Le palais de la vie
éternelle, le summum de l’opéra Kunqu
ZHANG
HONG
En tête de la première liste
de l'UNESCO sur les 19 biens du « patrimoine mondial oral
et immatériel », publiée en 2001, on trouvait l’opéra Kunqu de Chine. Depuis lors, « Le palais de la vie éternelle » est
considéré comme le meilleur opéra Kunqu à avoir été produit et le summum
de l'excellence en matière de représentation.
Deux siècles d’éloges
Les XVIIe et XVIIIe siècles correspondent à l'âge
d'or du Kunqu,
époque où les Chinois avaient une vénération collective pour cet
opéra folklorique. L’envergure et la portée de cette passion pour
le Kunqu, qui a eu cours pendant deux cents ans, sont
encore inégalées dans l'histoire du théâtre chinois. Selon Lin
Zhaohua, directeur du Théâtre d'art populaire de Beijing :
« Seul le Kunqu peut rivaliser avec la tragédie grecque
ou n'importe quel autre art classique de la scène dans le monde. »

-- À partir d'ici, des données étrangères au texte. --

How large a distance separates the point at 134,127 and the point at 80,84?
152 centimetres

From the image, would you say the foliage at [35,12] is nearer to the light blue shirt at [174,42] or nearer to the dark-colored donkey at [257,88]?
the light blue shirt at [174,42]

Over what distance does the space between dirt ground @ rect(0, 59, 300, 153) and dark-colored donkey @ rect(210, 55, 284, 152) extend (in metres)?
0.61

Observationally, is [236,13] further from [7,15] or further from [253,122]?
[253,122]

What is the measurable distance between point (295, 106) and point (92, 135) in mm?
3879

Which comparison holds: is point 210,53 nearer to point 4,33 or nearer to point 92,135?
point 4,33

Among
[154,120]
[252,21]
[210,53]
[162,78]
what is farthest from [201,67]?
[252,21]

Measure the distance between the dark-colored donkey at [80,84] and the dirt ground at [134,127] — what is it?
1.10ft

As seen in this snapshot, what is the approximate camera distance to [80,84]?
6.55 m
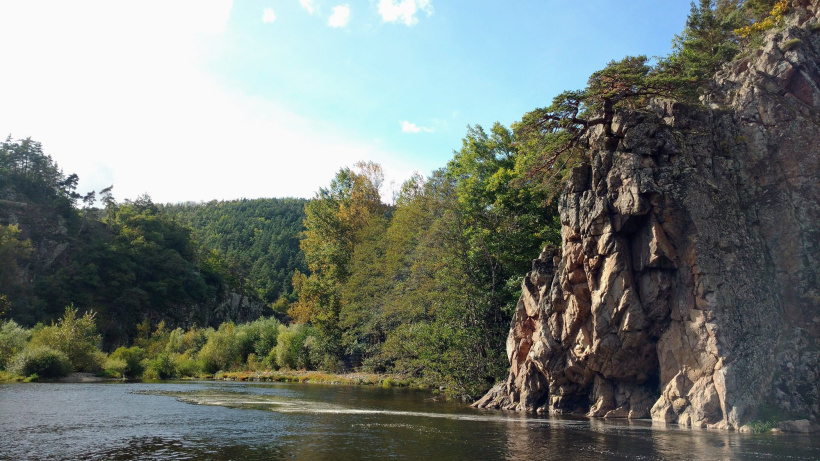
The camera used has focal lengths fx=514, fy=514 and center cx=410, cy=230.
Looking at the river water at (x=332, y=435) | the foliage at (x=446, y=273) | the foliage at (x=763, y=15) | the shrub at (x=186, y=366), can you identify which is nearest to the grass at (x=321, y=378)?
the foliage at (x=446, y=273)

L'auteur taïwanais Bai Xianyong, dans son Un
adepte à vie du Kunqu,
insiste sur le fait que le Kunqu cristallise l'essence
de la musique, de la danse, de la littérature et de l'esprit des
habitants de la Chine.
En tant que « mentor de l'art théâtral », le Kunqu est reconnu comme l'opéra folklorique
le plus raffiné et le plus élégant de Chine. Ses airs constituent
du matériel standard de formation pour les interprètes de l’opéra de Pékin et des autres écoles d'opéra chinois. Les
lettrés et les gens du peuple étaient des habitués du Kunqu,
de sorte que cet art a absorbé un contenu plus élevé de culture
élitiste de la Chine que n'importe quel autre opéra folklorique.

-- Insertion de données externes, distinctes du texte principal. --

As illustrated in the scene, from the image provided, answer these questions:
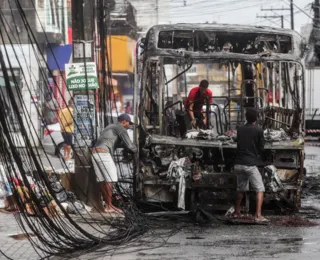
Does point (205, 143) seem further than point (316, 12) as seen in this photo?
No

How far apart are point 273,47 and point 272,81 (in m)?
1.01

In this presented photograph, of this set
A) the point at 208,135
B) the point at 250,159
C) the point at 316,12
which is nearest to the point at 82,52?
the point at 208,135

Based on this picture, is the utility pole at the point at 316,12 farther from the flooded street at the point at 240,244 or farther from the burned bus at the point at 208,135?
the flooded street at the point at 240,244

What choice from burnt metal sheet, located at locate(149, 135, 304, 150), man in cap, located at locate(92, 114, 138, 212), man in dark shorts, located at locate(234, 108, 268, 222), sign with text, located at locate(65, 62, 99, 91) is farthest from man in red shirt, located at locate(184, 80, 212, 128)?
man in dark shorts, located at locate(234, 108, 268, 222)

Par conséquent, on l’acclame comme le parangon du théâtre chinois
traditionnel.
Hong Sheng, un des dramaturges les plus célèbres de Chine, est né en 1645
dans une chaumière située à l’extérieur de la ville de Hangzhou.
Le palais de la vie éternelle, sa
création, et Le pavillon des pivoines de
Tang Xianzu, un dramaturge accompli de la dynastie des Ming (1368-1644),
sont considérés comme des chefs-d'œuvre du Kunqu. En 2004, des investisseurs
taïwanais ont fait revivre ces deux classiques sur la scène pour
que le public chinois contemporain puisse profiter de la quintessence
du théâtre chinois ancien
Le palais de la vie éternelle a été présenté en première en février
2004 à Taipei et a reçu un accueil chaleureux. Les cinq représentations
suivantes ont été présentées devant des salles combles. En commémoration
du 300e anniversaire de la mort de Hong Sheng,
la compagnie a fait une mise en scène de cet opéra à Beijing en
décembre 2004. L'opéra effectue une tournée dans d'autres villes
historiques et culturelles, ainsi qu’à Hongkong et en Europe en
2005. Cette renaissance du
Kunqu a redonné aux Chinois un aspect précieux de leur
culture, lequel avait été oublié depuis trop longtemps.
La beauté du
Kunqu
Les arts nobles survivent aussi longtemps qu'il y a des gens ayant un niveau
culturel pour les apprécier. Pendant la première renaissance du Kunqu, de 1980 au début des
années 1990, le nombre des interprètes dépassait souvent celui
des membres de l’assistance. Comme le mot Kunqu correspond
également à la prononciation du caractère chinois signifiant somnolent,
à la blague, on désignait cet opéra sous le nom de l'opéra somnolent.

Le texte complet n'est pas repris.